Exercise details. For this exercise, repeat exactly the lines below starting at the line holding "category: crab eating mongoose" and ending at the line holding "order: Artiodactyla", both included, with no extra lines and no pictures.
--- Material provided Enclosed Below ---
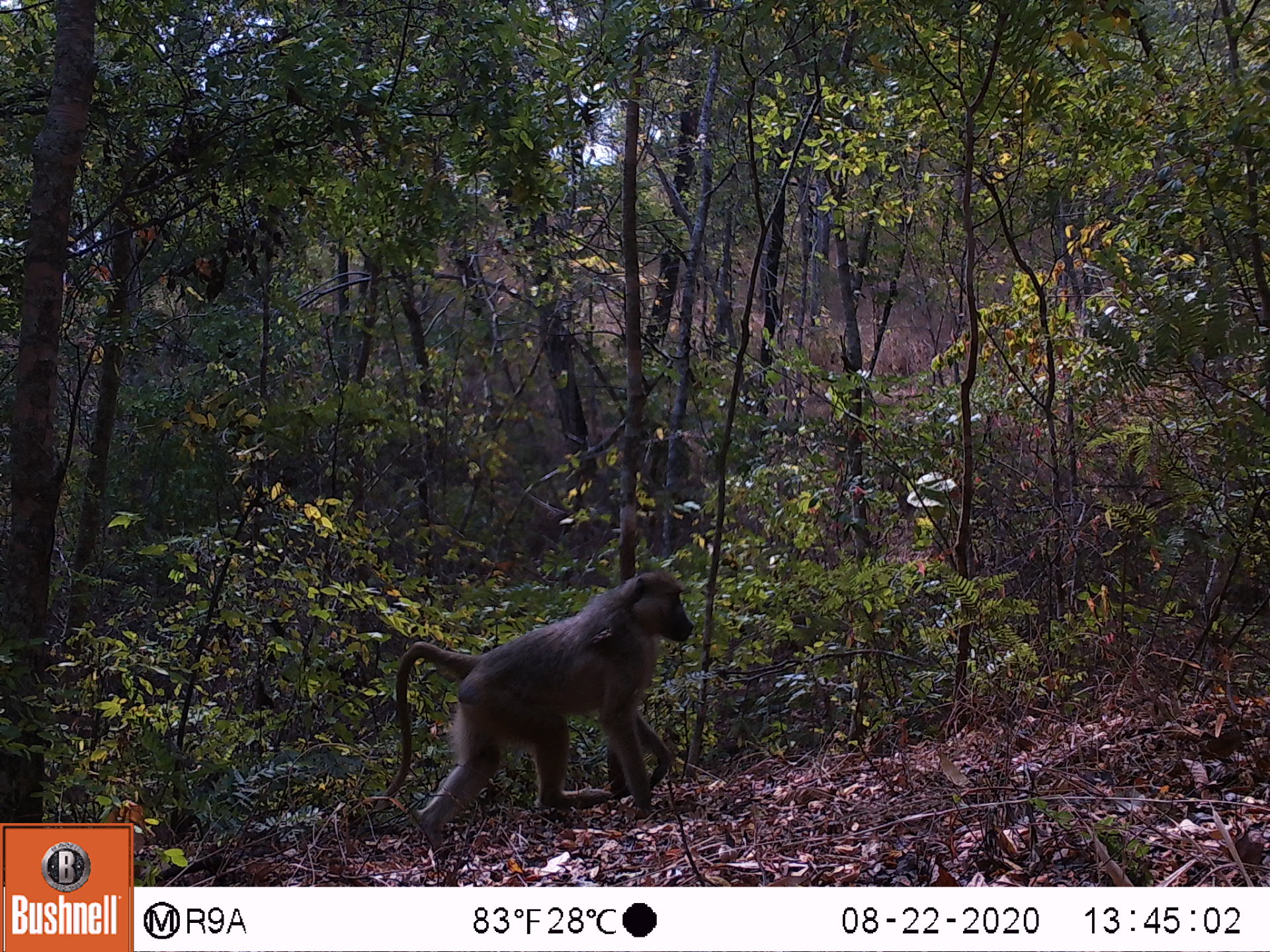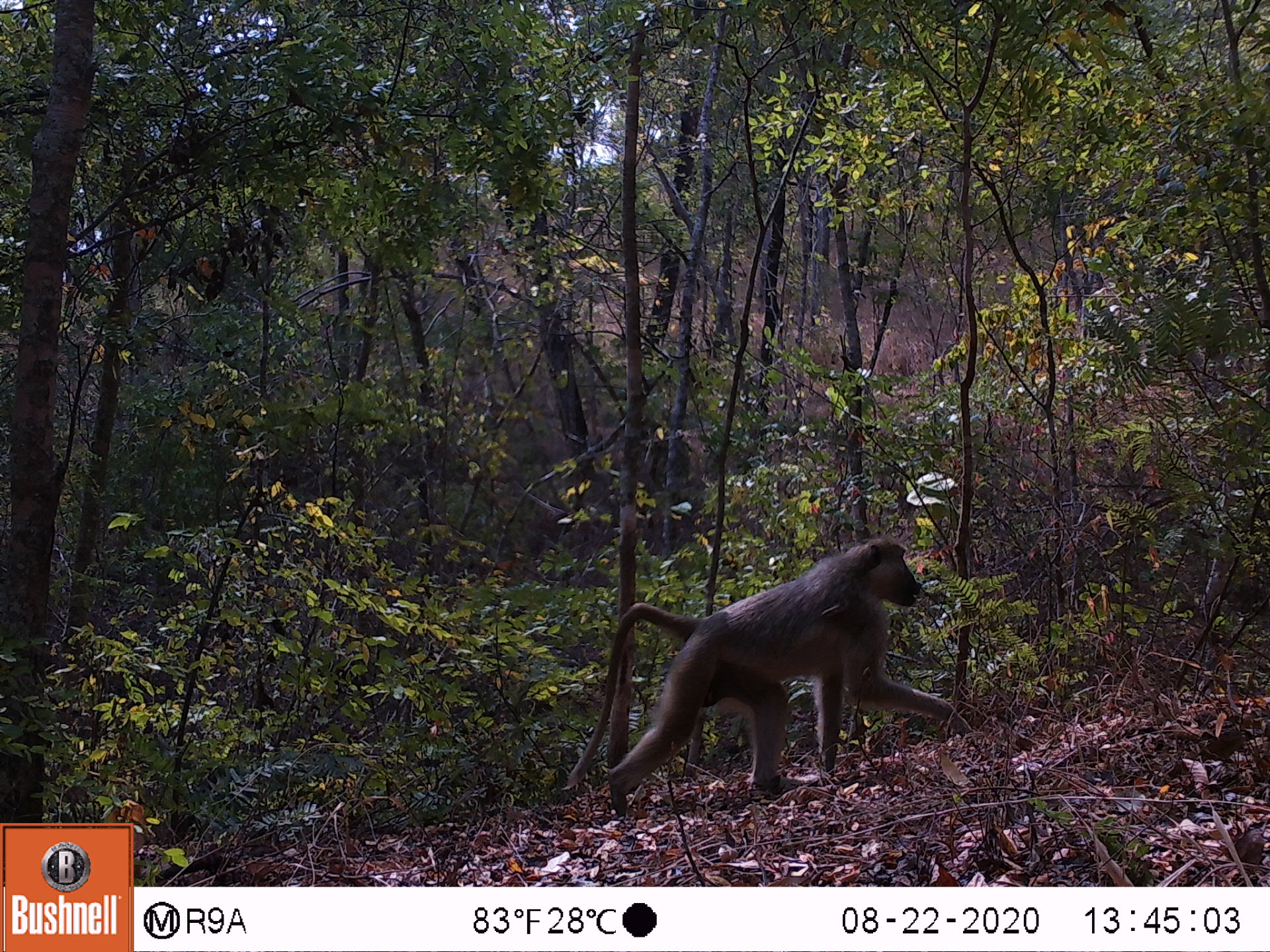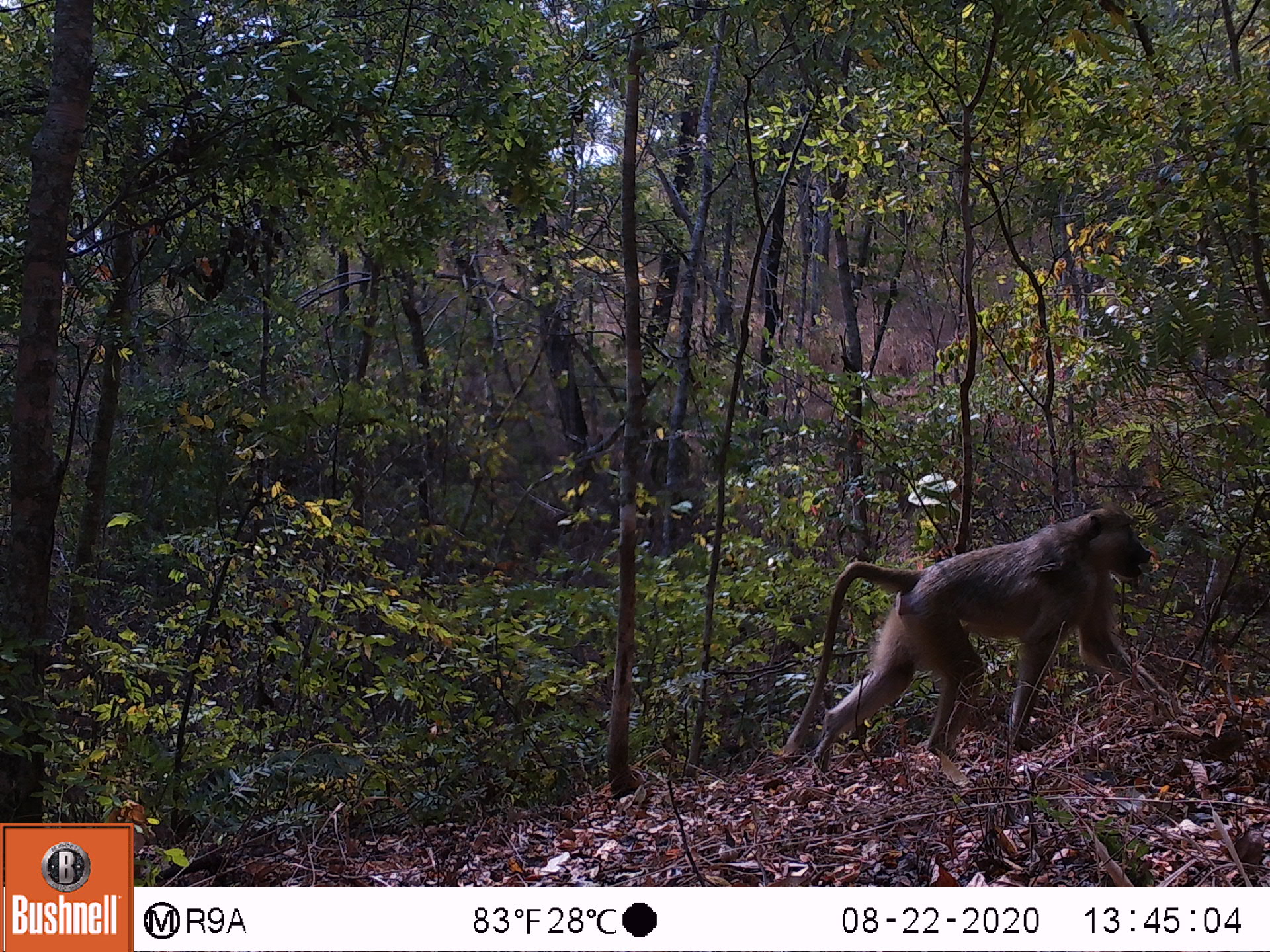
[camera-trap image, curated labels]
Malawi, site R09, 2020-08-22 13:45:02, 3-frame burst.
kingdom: Animalia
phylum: Chordata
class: Mammalia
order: Primates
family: Cercopithecidae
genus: Papio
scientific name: Papio cynocephalus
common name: yellow baboon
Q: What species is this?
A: Yellow baboon (Papio cynocephalus).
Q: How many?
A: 1.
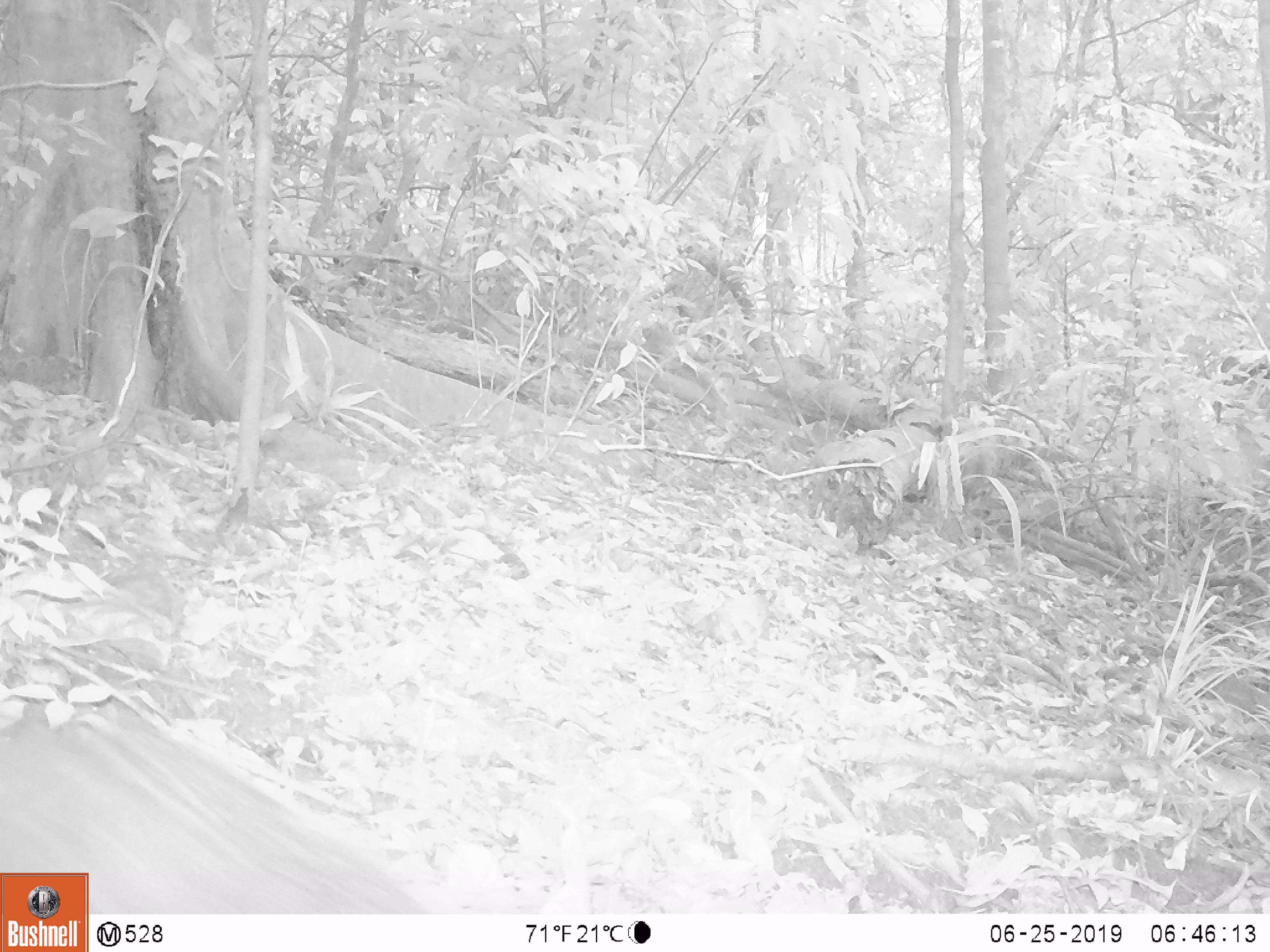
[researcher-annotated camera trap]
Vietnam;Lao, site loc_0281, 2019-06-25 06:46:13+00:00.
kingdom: Animalia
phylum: Chordata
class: Mammalia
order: Carnivora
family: Herpestidae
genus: Urva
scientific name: Urva urva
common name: crab-eating mongoose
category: crab eating mongoose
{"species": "crab eating mongoose (crab-eating mongoose) (Urva urva)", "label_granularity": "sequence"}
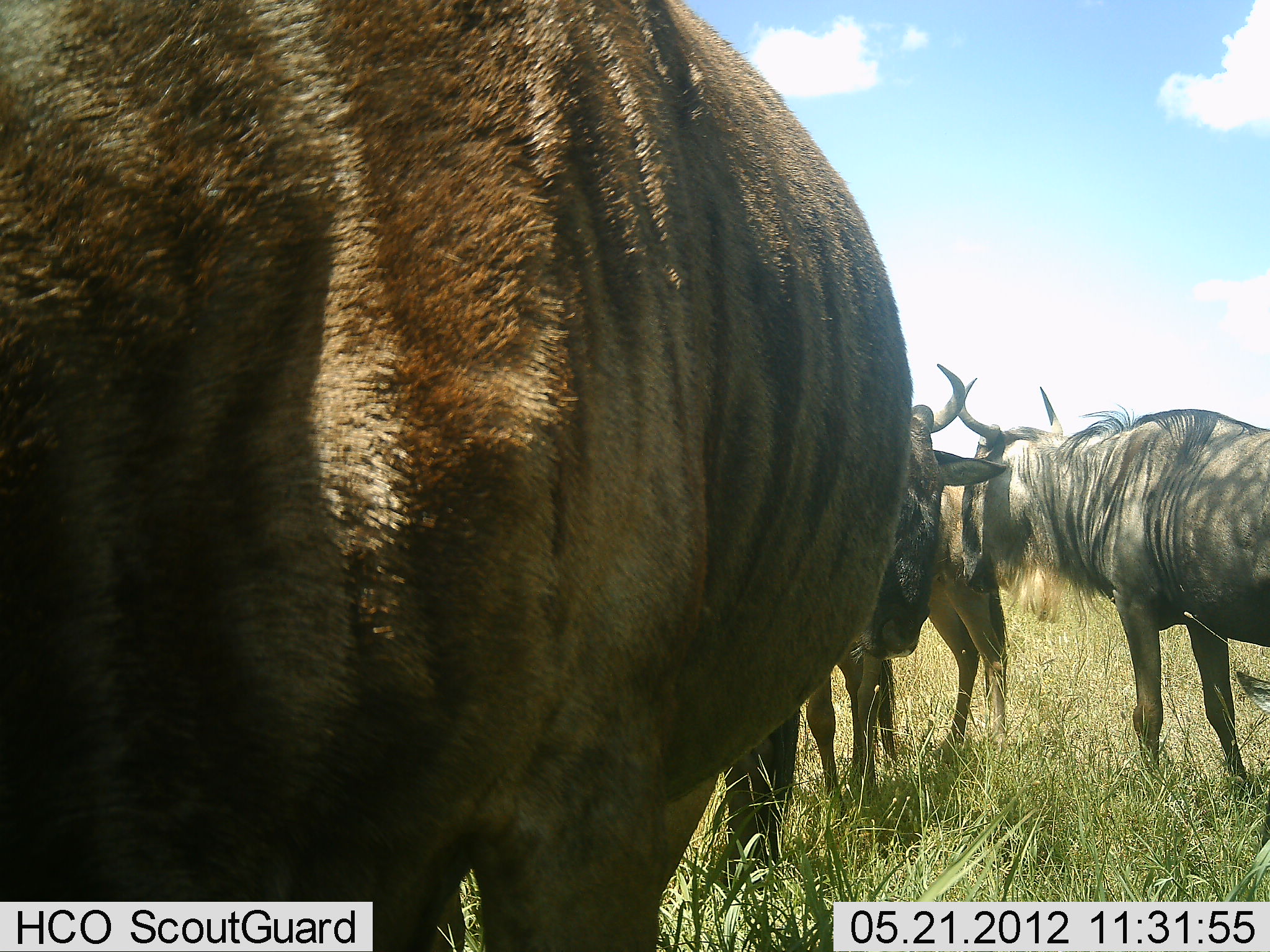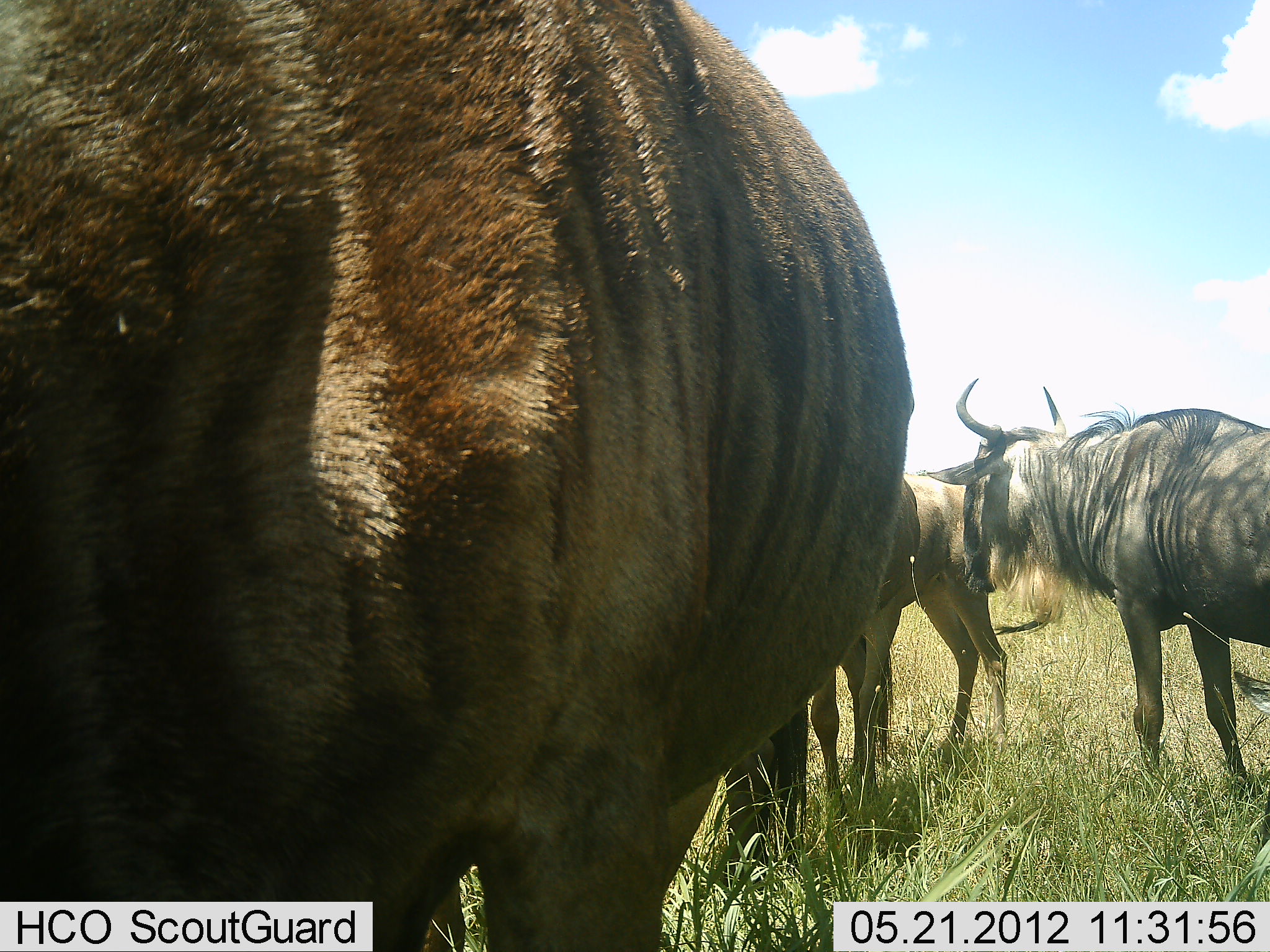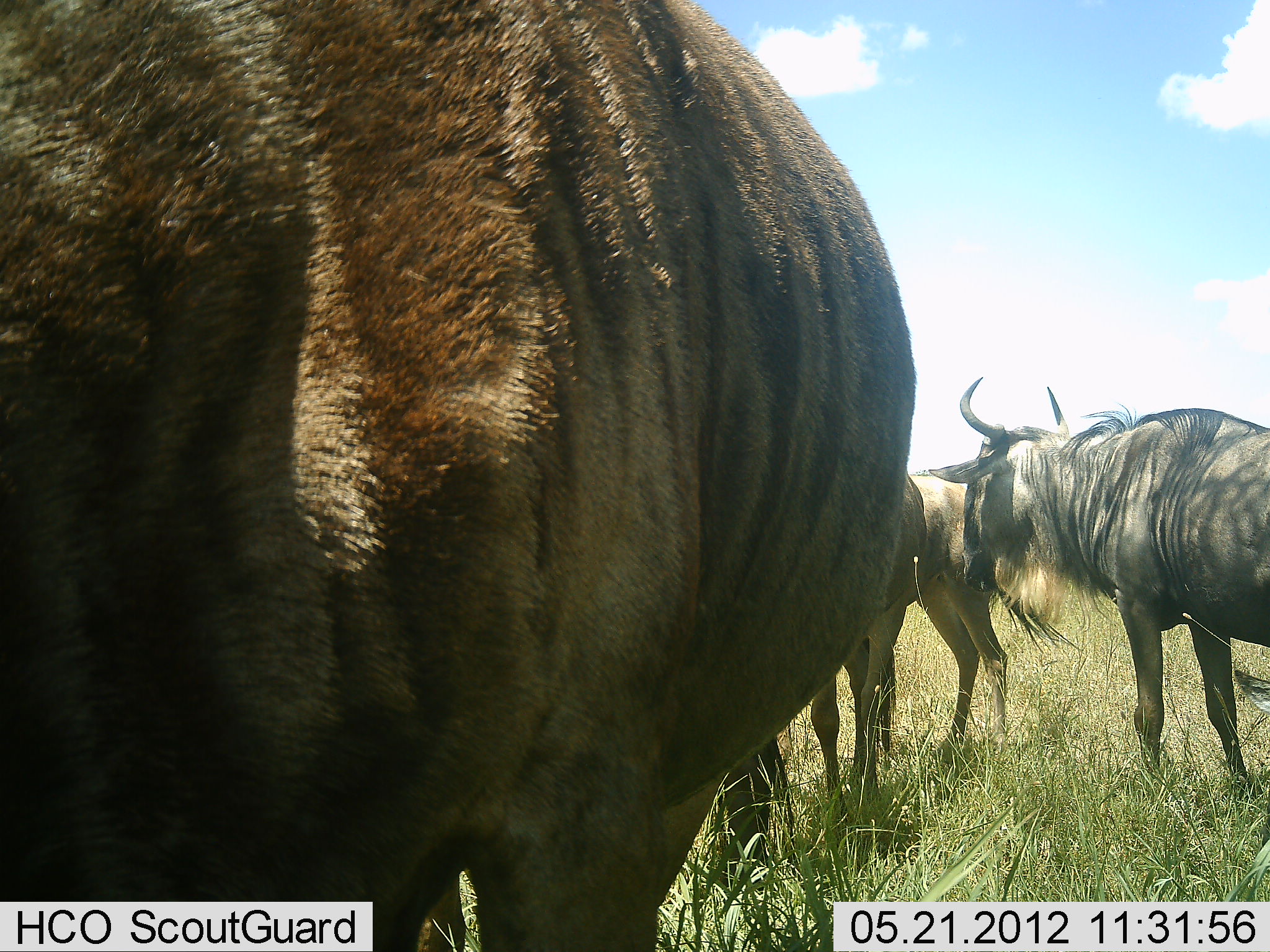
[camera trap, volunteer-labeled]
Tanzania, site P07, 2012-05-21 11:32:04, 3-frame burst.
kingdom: Animalia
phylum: Chordata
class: Mammalia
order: Artiodactyla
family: Bovidae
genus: Connochaetes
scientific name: Connochaetes taurinus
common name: blue wildebeest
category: wildebeest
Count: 4.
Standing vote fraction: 100%.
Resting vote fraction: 5%.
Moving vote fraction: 5%.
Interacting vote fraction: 0%.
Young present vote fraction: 23%.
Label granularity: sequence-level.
--- End of Enclosed Material provided ---
Response.
category: crab eating mongoose
{"species": "crab eating mongoose (crab-eating mongoose) (Urva urva)", "label_granularity": "sequence"}
[camera trap, volunteer-labeled]
Tanzania, site P07, 2012-05-21 11:32:04, 3-frame burst.
kingdom: Animalia
phylum: Chordata
class: Mammalia
order: Artiodactyla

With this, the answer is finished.